__Task__.
Repeat each entry word for word; the images are not part of the copy.

:: Source information ::

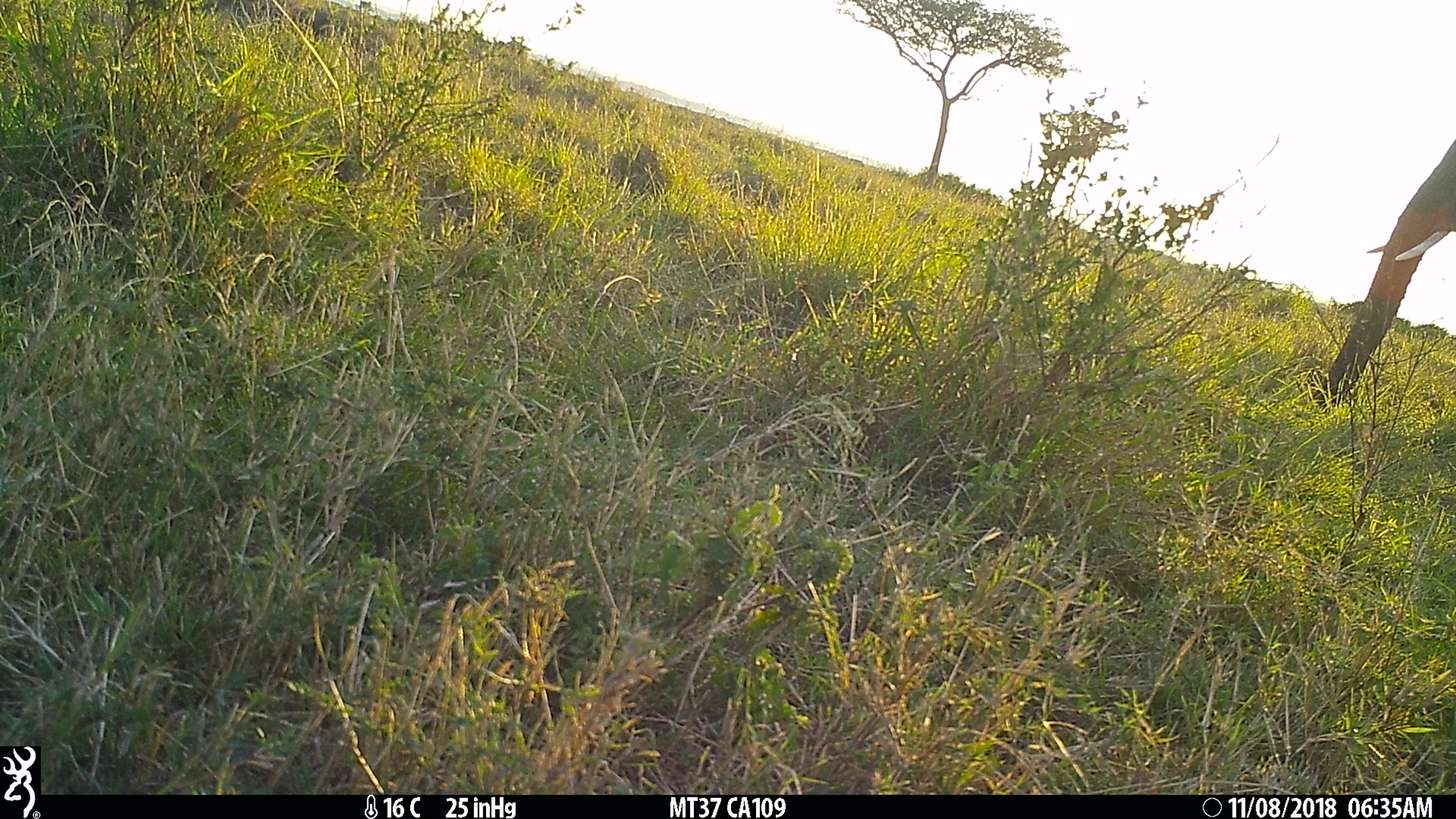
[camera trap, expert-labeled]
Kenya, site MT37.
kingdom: Animalia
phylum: Chordata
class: Mammalia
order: Proboscidea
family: Elephantidae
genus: Loxodonta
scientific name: Loxodonta africana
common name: elephant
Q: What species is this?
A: Elephant (Loxodonta africana).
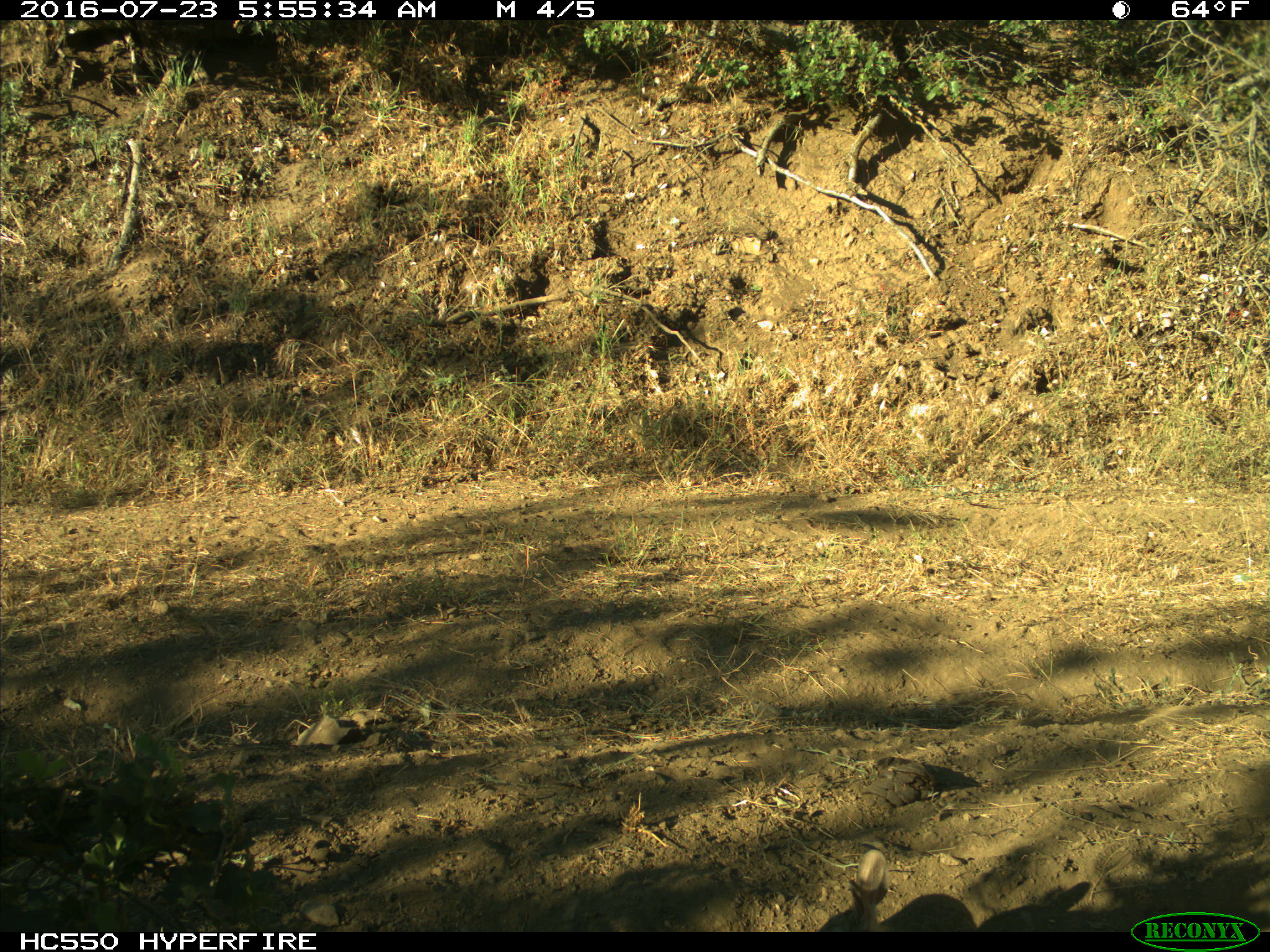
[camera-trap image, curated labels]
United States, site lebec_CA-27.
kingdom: Animalia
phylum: Chordata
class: Mammalia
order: Lagomorpha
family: Leporidae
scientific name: Leporidae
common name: rabbits and hares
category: unidentified rabbit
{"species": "unidentified rabbit (rabbits and hares) (Leporidae)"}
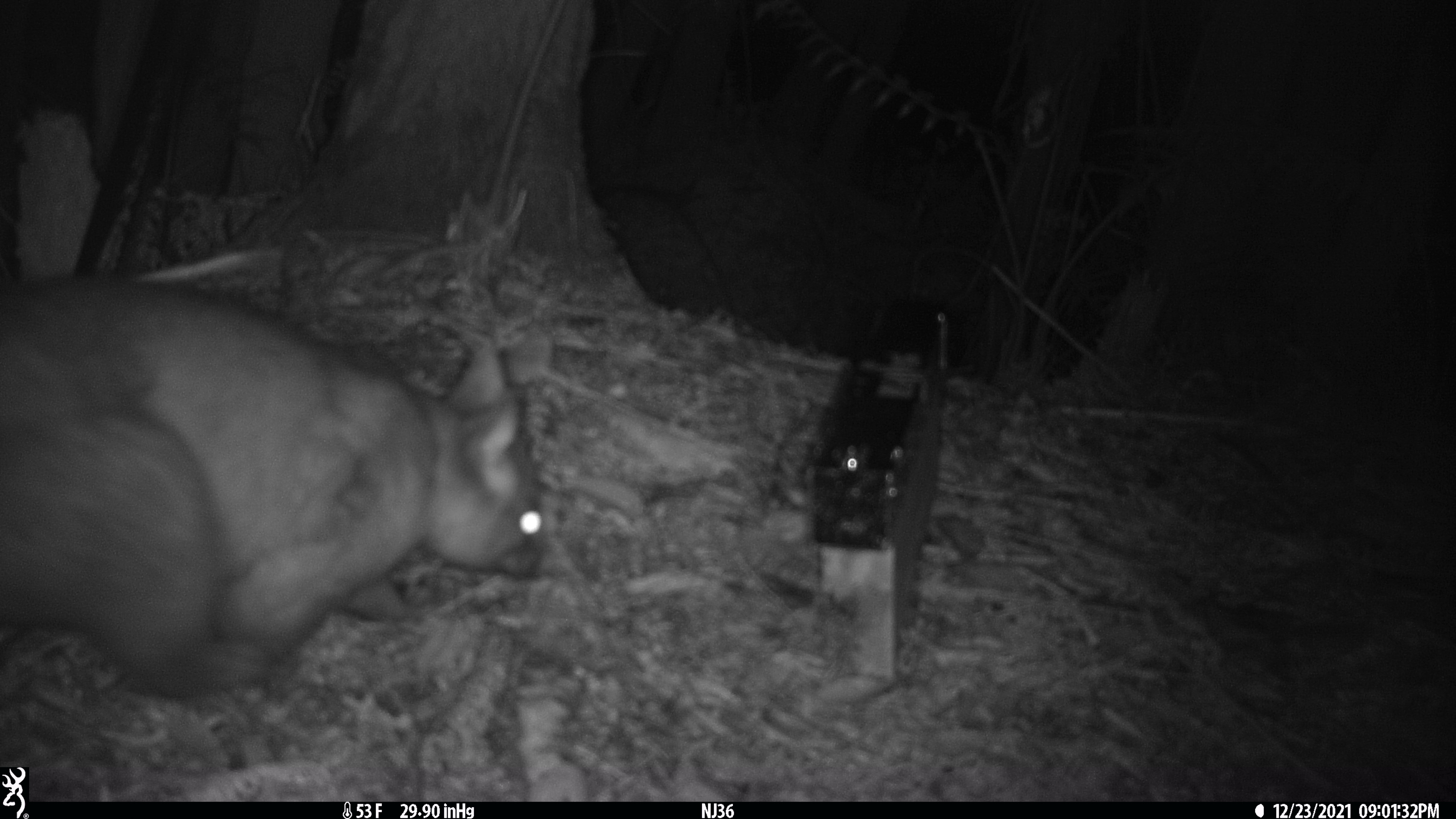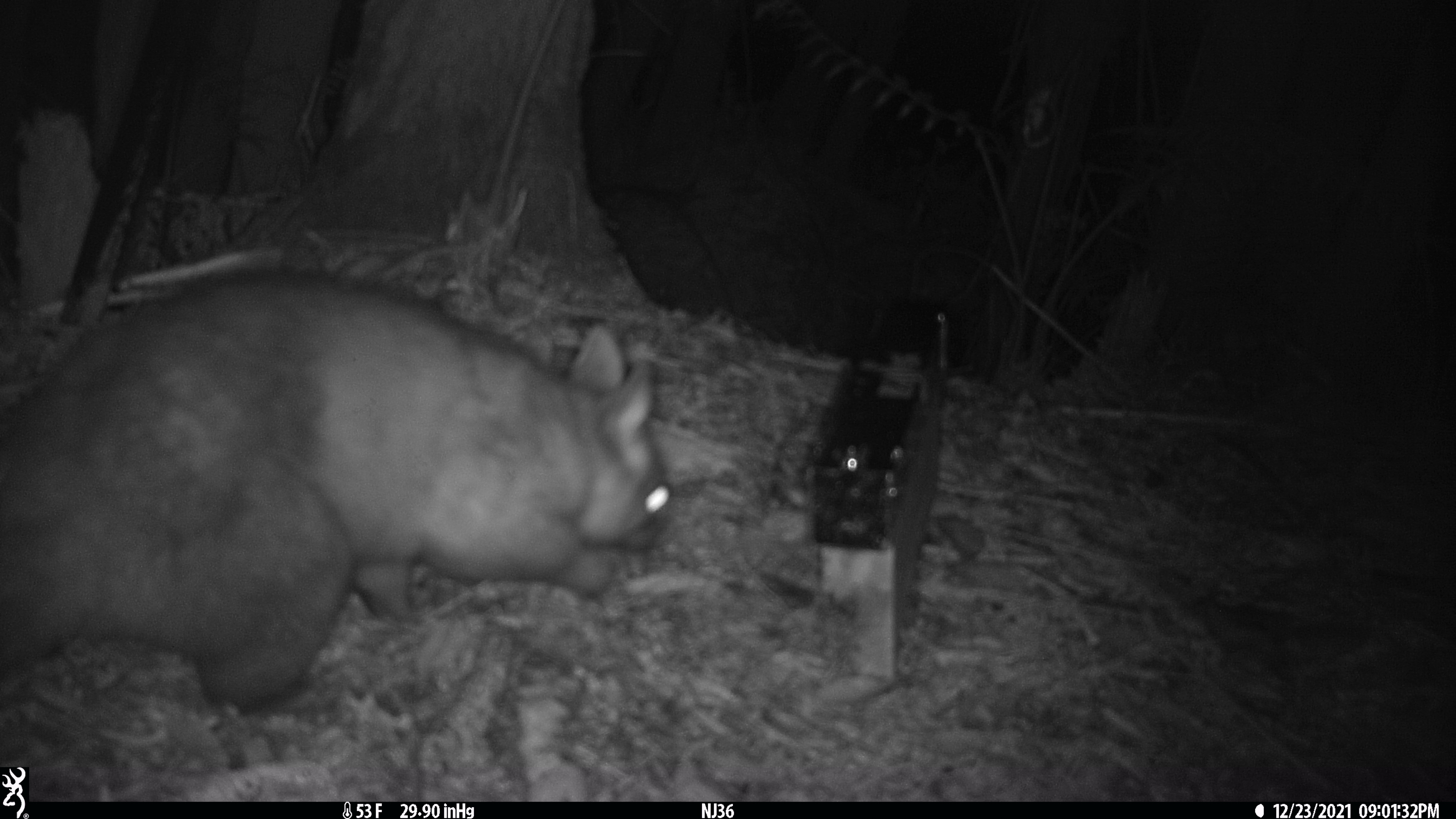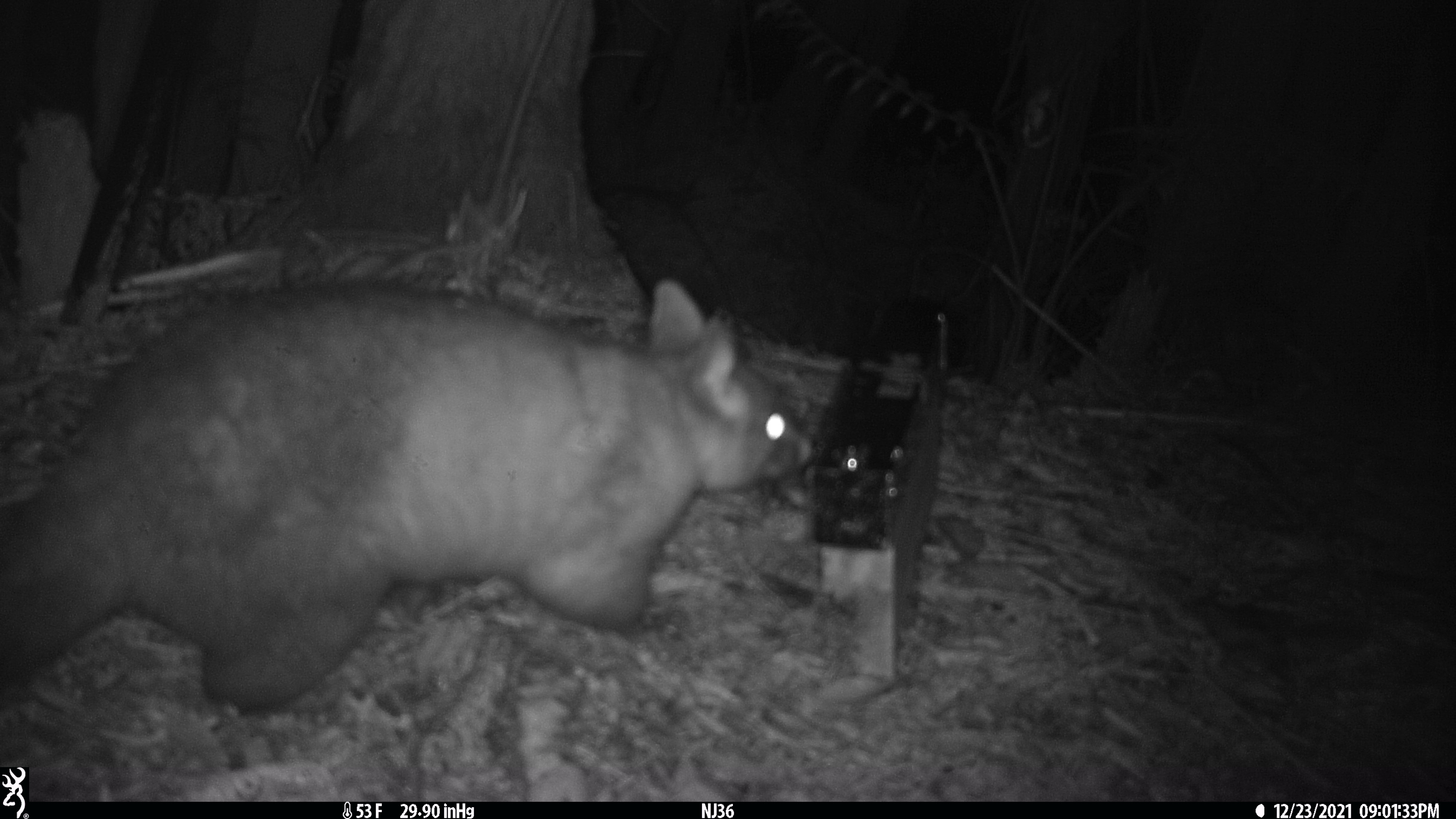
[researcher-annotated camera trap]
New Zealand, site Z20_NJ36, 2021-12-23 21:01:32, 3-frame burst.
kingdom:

:::

__Answer below__.
[camera trap, expert-labeled]
Kenya, site MT37.
kingdom: Animalia
phylum: Chordata
class: Mammalia
order: Proboscidea
family: Elephantidae
genus: Loxodonta
scientific name: Loxodonta africana
common name: elephant
Q: What species is this?
A: Elephant (Loxodonta africana).
[camera-trap image, curated labels]
United States, site lebec_CA-27.
kingdom: Animalia
phylum: Chordata
class: Mammalia
order: Lagomorpha
family: Leporidae
scientific name: Leporidae
common name: rabbits and hares
category: unidentified rabbit
{"species": "unidentified rabbit (rabbits and hares) (Leporidae)"}
[researcher-annotated camera trap]
New Zealand, site Z20_NJ36, 2021-12-23 21:01:32, 3-frame burst.
kingdom:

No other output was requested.